Ignorando su expresión, Liu Hanqiu rápidamente se acercó a Zhouzhou y respondió respetuosamente:
—Maestro, vine a tratar la enfermedad del Viejo Maestro Mu.
¿Vino él?
Zhouzhou se quedó momentáneamente atónita, su pequeña cara llena de confusión. Miró a Mu Xuan y puchereó con un toque de agravio. —Hermano Mayor Senior, ¿ya no confías en mí? ¿Por qué sigues buscando a alguien más?
Sollozó, sus ojos se llenaron de lágrimas y se ahogó —¿Ya no soy tu pequeña hermana menor favorita?
—Si hubiera sabido que venías, no habría venido.
—Por supuesto —Mu Xuan rápidamente se adelantó, levantó a la pequeña niña y prontamente trasladó la culpa—. El Doctor Liu fue llamado aquí por mi papá. Yo tampoco sé por qué lo hizo.
Liu Hanqiu finalmente se dio cuenta de lo que estaba sucediendo y se apresuró a explicar —No sabía que el Maestro venía. Las habilidades médicas del Maestro son mucho mejores que las mías. Si hubiera sabido que venías, no habría necesidad de mí.
Mientras hablaba, miró a Mu Zhan con algo de reproche. —Señor Mu, ¿por qué está sembrando discordia entre nosotros, maestro y discípulo?
¡Él tampoco lo sabía! ¿Quién podría haber imaginado que aceptaría a una niña pequeña como su maestro?
Mu Zhan se sintió avergonzado ahora. Su habitual expresión tranquila no podía mantenerse más mientras decía torpemente —Lo siento, no sabía. Pensé que Zhouzhou era aún joven.
No es de extrañar.
Zhouzhou dejó caer sus piernecitas e hinchó sus mejillas, luciendo descontenta. —Tío Mu, ¿cómo puedes juzgar a la gente por su apariencia?
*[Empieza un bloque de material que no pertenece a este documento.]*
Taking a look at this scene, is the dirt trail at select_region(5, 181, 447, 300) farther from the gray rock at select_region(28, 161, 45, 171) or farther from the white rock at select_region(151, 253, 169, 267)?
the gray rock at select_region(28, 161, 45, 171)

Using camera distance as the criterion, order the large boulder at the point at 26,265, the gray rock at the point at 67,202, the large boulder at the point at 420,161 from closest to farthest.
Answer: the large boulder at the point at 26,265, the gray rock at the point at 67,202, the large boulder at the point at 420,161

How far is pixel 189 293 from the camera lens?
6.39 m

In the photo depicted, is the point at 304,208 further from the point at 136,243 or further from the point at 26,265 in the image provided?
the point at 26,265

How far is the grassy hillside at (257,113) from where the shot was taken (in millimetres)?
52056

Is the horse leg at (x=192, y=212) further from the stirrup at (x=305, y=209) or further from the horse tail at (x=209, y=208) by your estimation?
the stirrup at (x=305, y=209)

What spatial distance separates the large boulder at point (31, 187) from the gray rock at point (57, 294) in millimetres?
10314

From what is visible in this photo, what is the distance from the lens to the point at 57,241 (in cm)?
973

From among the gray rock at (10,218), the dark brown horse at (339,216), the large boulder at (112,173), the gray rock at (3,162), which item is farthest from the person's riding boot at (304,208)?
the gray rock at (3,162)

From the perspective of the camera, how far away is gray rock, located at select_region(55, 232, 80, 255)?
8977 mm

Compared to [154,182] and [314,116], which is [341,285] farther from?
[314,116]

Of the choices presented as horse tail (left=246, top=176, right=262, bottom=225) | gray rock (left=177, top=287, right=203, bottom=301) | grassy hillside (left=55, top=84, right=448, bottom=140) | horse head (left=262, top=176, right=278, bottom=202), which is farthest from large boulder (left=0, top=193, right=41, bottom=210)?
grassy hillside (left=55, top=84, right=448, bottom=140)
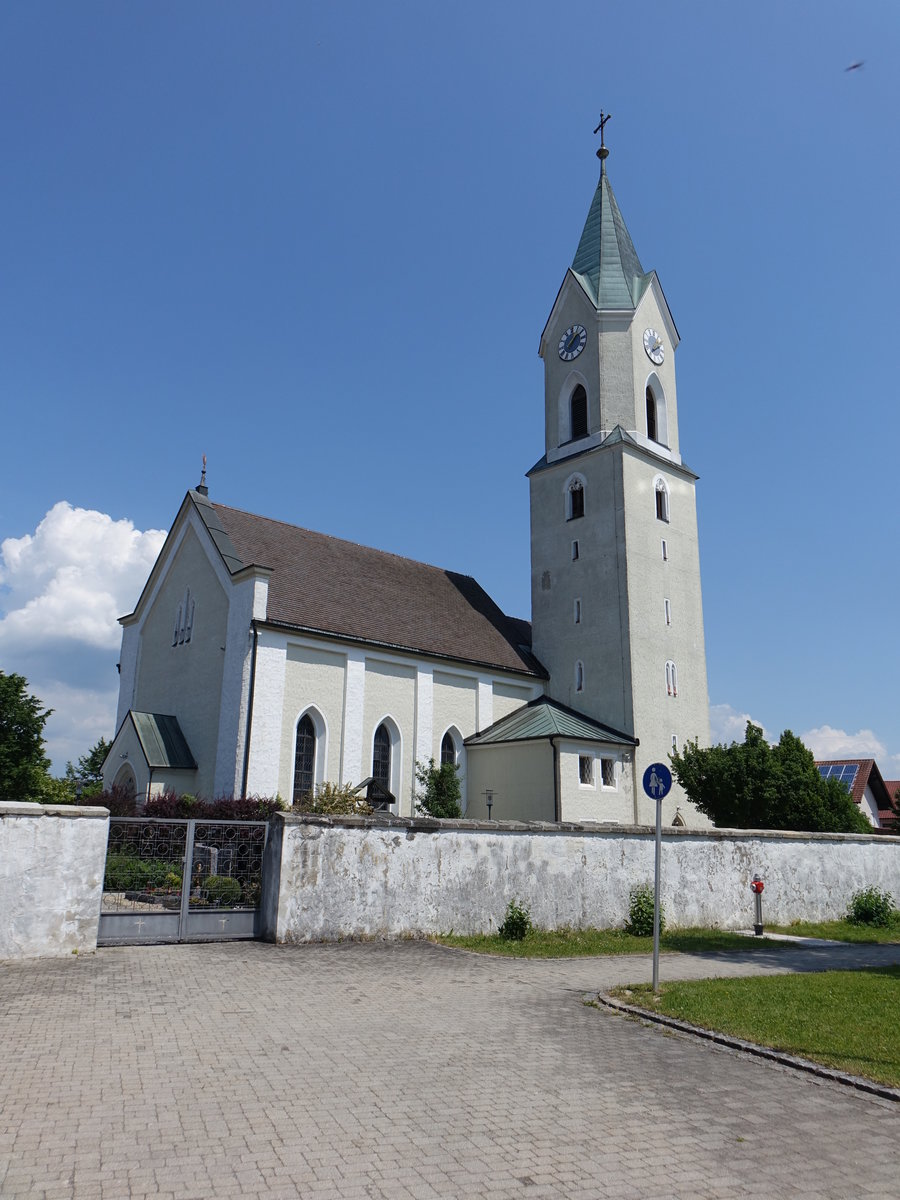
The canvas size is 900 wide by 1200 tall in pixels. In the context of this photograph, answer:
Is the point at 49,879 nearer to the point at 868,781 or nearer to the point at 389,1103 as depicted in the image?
the point at 389,1103

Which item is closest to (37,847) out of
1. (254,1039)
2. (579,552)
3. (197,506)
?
(254,1039)

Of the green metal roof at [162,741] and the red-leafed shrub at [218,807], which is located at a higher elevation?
the green metal roof at [162,741]

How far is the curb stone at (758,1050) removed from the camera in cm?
732

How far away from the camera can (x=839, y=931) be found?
1992 cm

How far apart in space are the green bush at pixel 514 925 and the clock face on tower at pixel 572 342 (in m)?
26.6

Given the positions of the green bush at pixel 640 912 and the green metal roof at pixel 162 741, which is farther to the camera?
the green metal roof at pixel 162 741

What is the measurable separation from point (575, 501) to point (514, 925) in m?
22.7

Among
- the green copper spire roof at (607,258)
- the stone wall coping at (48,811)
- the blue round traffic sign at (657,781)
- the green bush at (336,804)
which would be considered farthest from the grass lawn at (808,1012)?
the green copper spire roof at (607,258)

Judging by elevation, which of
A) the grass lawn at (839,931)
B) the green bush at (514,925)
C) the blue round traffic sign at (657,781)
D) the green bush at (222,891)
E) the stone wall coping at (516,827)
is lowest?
the grass lawn at (839,931)

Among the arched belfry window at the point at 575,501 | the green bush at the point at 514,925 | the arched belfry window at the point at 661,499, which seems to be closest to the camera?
the green bush at the point at 514,925

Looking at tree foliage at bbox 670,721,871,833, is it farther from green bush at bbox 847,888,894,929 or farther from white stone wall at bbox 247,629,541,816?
white stone wall at bbox 247,629,541,816

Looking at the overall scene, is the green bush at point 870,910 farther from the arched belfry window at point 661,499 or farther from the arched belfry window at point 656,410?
the arched belfry window at point 656,410

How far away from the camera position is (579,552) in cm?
3484

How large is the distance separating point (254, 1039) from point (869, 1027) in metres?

Eso no está bien.
Mu Xuan sonrió y le dio una palmadita suave en la espalda —Vale, ya no estés enojada. El Hermano Mayor Senior te ha preparado algo de comida deliciosa. Vamos a comer.
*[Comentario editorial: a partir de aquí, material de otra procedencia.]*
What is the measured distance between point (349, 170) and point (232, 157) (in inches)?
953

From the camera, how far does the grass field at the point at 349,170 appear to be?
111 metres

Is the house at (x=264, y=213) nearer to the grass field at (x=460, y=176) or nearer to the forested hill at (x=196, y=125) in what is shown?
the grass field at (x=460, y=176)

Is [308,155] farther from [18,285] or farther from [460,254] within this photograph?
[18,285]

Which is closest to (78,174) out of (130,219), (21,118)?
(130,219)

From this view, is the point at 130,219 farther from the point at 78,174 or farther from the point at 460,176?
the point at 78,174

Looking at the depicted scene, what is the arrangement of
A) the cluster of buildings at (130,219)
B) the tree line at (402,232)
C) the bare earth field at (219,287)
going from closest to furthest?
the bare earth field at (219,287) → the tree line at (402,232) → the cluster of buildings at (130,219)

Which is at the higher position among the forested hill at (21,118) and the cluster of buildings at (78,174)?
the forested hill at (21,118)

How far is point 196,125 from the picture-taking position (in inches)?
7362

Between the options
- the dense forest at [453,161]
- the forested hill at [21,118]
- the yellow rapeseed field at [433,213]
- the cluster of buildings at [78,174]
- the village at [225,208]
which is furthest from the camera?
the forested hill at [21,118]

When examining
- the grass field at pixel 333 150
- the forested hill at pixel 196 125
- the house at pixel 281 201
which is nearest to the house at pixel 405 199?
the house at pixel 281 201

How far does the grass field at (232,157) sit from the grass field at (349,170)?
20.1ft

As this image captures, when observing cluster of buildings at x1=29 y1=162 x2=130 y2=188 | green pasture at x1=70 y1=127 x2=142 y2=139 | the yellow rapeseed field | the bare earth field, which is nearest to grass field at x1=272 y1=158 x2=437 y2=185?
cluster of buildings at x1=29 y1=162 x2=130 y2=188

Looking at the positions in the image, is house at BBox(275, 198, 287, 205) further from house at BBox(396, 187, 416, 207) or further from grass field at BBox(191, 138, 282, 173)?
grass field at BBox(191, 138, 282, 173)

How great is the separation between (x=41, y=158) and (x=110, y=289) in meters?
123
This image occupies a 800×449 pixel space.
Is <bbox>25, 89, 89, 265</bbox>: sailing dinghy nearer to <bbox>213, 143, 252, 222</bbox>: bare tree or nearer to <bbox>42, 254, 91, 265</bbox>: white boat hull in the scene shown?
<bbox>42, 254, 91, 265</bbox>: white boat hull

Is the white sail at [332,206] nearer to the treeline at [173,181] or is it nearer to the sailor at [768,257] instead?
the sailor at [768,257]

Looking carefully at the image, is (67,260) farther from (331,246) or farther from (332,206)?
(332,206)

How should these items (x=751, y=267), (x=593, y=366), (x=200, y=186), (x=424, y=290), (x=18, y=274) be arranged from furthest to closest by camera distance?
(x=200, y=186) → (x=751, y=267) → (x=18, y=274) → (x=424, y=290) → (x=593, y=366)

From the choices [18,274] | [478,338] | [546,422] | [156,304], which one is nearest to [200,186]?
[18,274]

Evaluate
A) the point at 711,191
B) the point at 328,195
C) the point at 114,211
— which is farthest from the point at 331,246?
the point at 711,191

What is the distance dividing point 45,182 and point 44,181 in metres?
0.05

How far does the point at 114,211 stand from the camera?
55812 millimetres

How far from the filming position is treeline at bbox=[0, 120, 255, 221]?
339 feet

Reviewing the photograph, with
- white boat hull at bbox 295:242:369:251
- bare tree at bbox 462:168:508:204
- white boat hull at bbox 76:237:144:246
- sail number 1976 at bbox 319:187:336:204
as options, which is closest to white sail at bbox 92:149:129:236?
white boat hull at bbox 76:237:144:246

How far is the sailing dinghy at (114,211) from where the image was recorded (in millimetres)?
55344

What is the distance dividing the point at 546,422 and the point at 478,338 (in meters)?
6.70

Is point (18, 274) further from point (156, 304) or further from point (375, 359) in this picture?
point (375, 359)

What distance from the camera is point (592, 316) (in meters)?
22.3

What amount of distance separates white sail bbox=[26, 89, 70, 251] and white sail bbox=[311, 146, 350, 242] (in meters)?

—¡Vale! —Tan pronto como escuchó la palabra “comida,” Zhouzhou se animó al instante. No se detuvo en lo que había pasado antes y cambió de inmediato su atención. Se tragó su saliva y se apresuró—, vamos rápido.
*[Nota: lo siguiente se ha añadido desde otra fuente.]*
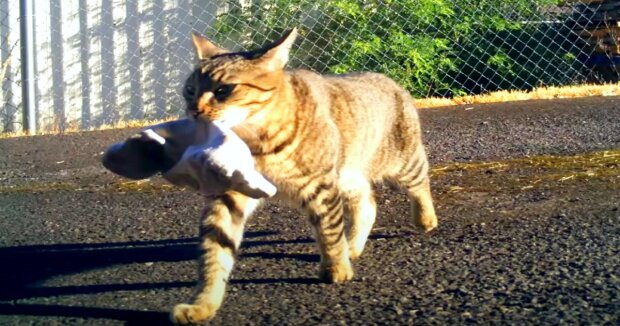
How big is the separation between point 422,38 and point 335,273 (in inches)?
274

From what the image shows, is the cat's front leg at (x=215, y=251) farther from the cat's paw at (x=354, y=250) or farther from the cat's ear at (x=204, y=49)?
the cat's ear at (x=204, y=49)

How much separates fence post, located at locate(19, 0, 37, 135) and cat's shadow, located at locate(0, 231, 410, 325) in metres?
4.53

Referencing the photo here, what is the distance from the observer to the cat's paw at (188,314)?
337 centimetres

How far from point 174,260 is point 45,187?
2.43m

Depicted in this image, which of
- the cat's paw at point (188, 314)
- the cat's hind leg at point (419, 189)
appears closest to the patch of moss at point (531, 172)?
the cat's hind leg at point (419, 189)

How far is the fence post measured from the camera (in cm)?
873

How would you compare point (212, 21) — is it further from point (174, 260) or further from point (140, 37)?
point (174, 260)

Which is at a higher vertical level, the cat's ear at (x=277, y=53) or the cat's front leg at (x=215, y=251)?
the cat's ear at (x=277, y=53)

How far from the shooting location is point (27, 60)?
8.79 m

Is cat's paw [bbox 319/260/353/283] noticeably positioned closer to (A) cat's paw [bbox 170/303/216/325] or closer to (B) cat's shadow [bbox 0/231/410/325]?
(B) cat's shadow [bbox 0/231/410/325]

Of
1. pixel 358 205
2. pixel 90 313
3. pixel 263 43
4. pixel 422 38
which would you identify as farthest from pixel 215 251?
pixel 422 38

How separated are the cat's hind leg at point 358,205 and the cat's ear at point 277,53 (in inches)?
29.2

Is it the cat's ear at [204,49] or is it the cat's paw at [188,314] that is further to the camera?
the cat's ear at [204,49]

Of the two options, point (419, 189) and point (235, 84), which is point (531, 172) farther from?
point (235, 84)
Mu Xuan sonrió, llevándola en brazos mientras caminaban hacia dentro.
Había preparado todos los platos favoritos de Zhouzhou, así que ahora su enfado se había ido por completo.
Después de terminar de comer, Mu Xuan le limpió las manos y luego habló —Zhouzhou, he descubierto sobre la medicina que tomó Abuelo.
Al escuchar esto, el rostro pequeño de Zhouzhou también se puso serio —¿Qué pasa?
Hablando de esto, la mirada de Mu Xuan se oscureció. Sacó una pastilla de su bolsillo y dijo —Es esta. Se la dio a Abuelo un viejo amigo, y hice una llamada telefónica para confirmar. La persona que hizo esta medicina se llama Jonathan.